La ignorancia no produce felicidad. Al contrario, es terreno fértil para el temor, el prejuicio y la superstición, para nombrar solo algunos. La joven nación de los Estados Unidos vio la necesidad de ser conocedora . . . para perpetuar un cuerpo de personas piadosas, educadas y bien entrenadas quienes podrían proclamar el mensaje de Dios con inteligencia, autoridad y convicción. La institución de educación superior más antigua en el país —fundada solo dieciséis años después del arribo a Plymouth, Massachusetts— fue establecida para el propósito declarado en su piedra de ángulo. Ese marcador todavía permanece cerca de una puerta de hierro que conduce al campus de la Universidad de Harvard:

Después de que Dios nos llevara de manera segura a Nueva Inglaterra y de que hayamos construido nuestras casas, provisto lo necesario para nuestra mantención, levantado lugares convenientes para adorar a Dios y establecido el gobierno civil, una de las siguientes cosas que anhelábamos y atendimos fue lograr avanzar el aprendizaje y perpetuarlo hacia la posteridad, temiendo dejar un ministerio iletrado en las iglesias una vez que nuestros ministros actuales reposaran en el polvo.

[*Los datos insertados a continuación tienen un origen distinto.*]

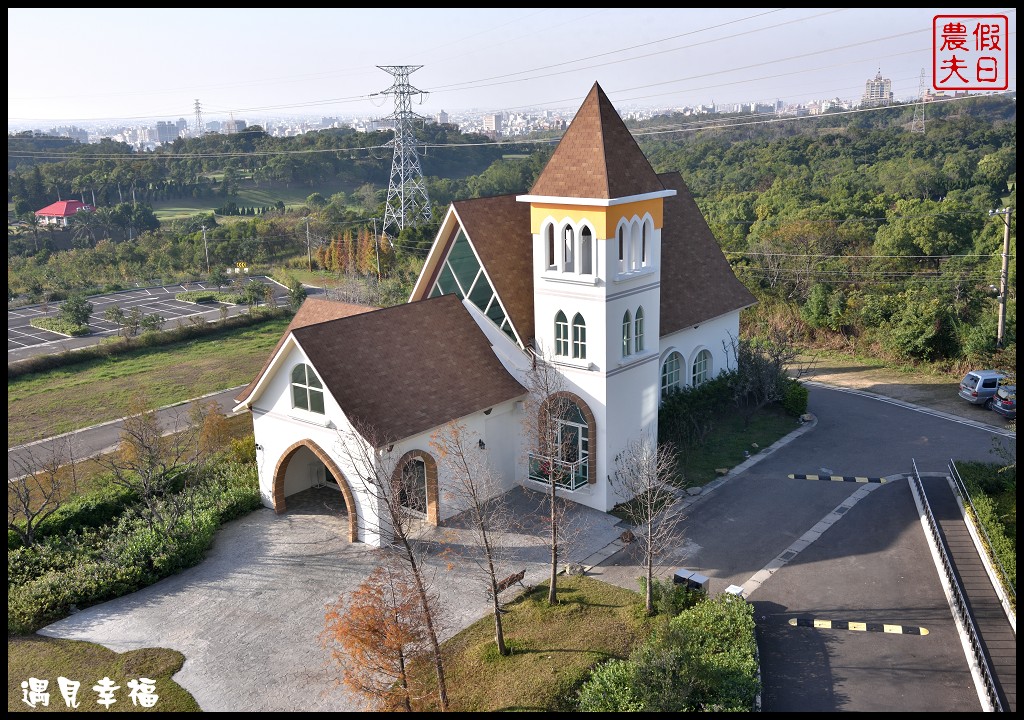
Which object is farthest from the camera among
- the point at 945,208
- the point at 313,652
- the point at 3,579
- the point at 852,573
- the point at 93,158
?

Esto continuó así hasta que el liberalismo europeo, con su narcótico sutil de humanismo y socialismo, comenzó a paralizar los centros neurálgicos de pensamiento teológico y filosofía educacional. La duda y el desaliento reemplazaron a la certitud y la esperanza. La disciplina mental, afilada en la piedra de requisitos académicos demandantes y de integridad intelectual, comenzaron a quedar rezagados. La permisividad se convirtió en la orden del día. Esto evolucionó en una mentalidad que ahora considera que el pensamiento profundo y el estudio a fondo son un chiste. Gracias a Dios, existen algunas excepciones. Pero son bastante pocas. . . especialmente entre los santos.

De seguro, ser una persona culta trae sus peligros. En Eclesiastés, Salomón advirtió sobre el peor de ellos: el orgullo: la agotadora y la fútil búsqueda del conocimiento, un esfuerzo carnal que puede causar que la cabeza llegue a ser más grande que el corazón. El mero intelectualismo es solamente «perseguir el viento» (Eclesiastés 1:17).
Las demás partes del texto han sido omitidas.